Please answer these questions using the baseball recap below, one per line:
1. How many runs did the Mariners score in their series against the Royals?
2. Which starting pitcher did the Mariners face in tonight's game?
3. What kind of hit did Casper Wells get?

Text extract:
------------------------------------------------------------
The Mariners arrived in Tampa Bay having won three of four against the Royals, and having scored 31 runs in the series. Eric Wedge said after one of the games that that's how he wants to see this team play on a consistent basis. Makes sense, because the Mariners won and scored a lot. At the same time, the best starting pitcher the Mariners faced in the series was Bruce Chen, and the second-best starting pitcher they faced in the series was oh my god, oh my god, please don't make me try to answer this question, it's impossible, they're all bad, they're all so bad. Scoring matters, but it matters less against inferior competition, and so this weekend series looked like it would make for a challenge. The Royals can't pitch at all. The Rays sure can! Let's see about those Road Mariners against an actual pitching staff of competent humans.

Tonight's game put the Mariners up against James Shields, and it became evident very quickly that the Mariners' hitting success would indeed carry over. After three batters, the Mariners had two extra-base hits and a lead, continuing their run of getting on the board early. Ichiro drilled a legitimate triple. Casper Wells drilled a legitimate double. I don't know what an illegitimate triple or double would look like, but neither Ichiro nor Wells hit them.
------------------------------------------------------------
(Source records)
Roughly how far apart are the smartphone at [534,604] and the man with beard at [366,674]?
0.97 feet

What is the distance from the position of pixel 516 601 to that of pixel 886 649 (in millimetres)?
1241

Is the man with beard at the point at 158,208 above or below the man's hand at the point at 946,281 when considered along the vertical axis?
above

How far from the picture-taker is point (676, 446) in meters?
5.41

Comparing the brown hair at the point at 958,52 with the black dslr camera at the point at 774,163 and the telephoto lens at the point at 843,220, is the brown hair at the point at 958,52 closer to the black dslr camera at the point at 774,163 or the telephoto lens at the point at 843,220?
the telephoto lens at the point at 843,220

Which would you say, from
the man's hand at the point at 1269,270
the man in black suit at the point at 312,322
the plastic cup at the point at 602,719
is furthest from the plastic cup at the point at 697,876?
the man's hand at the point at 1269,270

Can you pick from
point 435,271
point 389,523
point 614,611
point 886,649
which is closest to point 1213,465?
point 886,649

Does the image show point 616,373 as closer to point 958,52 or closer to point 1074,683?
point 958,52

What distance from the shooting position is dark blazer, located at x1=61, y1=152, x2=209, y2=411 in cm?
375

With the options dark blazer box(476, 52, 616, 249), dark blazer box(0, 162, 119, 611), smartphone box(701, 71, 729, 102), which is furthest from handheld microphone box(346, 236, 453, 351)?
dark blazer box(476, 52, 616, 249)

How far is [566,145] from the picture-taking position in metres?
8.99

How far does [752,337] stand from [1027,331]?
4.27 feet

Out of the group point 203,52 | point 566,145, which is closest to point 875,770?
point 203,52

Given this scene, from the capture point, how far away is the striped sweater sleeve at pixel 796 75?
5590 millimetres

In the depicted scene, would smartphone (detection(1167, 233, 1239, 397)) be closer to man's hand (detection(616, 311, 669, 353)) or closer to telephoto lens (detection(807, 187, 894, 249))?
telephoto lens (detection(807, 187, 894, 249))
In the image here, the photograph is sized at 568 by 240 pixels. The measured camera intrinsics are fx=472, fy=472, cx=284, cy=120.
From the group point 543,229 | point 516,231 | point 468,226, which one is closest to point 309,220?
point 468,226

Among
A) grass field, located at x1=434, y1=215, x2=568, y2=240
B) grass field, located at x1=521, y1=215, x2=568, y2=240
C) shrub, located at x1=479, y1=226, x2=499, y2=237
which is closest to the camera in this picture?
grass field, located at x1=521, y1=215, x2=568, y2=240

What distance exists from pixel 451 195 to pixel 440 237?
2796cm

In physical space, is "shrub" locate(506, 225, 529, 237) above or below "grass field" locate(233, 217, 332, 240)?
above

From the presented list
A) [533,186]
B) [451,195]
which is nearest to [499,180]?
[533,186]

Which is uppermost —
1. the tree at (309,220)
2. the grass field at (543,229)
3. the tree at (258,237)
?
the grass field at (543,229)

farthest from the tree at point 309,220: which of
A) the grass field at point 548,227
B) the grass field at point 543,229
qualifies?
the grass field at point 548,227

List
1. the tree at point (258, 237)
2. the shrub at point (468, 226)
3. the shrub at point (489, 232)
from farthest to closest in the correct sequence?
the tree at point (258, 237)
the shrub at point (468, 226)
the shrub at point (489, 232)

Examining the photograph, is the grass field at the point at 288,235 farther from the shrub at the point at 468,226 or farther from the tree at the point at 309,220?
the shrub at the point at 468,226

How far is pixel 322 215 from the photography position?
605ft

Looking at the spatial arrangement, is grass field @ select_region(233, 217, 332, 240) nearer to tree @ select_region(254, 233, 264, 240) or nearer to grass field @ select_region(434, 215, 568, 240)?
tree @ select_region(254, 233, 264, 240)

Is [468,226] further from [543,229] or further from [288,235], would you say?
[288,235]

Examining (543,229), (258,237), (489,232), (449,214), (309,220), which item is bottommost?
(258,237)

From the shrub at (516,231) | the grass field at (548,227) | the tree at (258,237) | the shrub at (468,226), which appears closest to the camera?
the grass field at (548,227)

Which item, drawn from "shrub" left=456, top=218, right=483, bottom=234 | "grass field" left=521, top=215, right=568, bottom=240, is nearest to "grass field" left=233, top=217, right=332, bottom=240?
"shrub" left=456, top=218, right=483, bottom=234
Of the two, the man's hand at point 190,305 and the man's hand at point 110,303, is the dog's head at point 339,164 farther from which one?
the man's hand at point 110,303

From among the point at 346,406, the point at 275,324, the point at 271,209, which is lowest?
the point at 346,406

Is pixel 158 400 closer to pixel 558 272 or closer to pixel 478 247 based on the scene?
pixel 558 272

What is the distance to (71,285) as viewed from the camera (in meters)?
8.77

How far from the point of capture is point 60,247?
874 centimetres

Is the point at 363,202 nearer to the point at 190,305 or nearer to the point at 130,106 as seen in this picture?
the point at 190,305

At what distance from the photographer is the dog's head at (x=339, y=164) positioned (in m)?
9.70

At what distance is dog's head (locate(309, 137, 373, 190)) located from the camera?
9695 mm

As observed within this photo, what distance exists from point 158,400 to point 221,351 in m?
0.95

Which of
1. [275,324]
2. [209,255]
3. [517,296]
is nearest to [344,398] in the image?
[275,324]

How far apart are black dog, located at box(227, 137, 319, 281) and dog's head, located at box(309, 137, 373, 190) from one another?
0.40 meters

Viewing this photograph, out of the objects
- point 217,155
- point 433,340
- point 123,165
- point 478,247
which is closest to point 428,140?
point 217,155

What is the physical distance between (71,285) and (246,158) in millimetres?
------------------------------------------------------------
Output below:
1. 31
2. James Shields
3. A double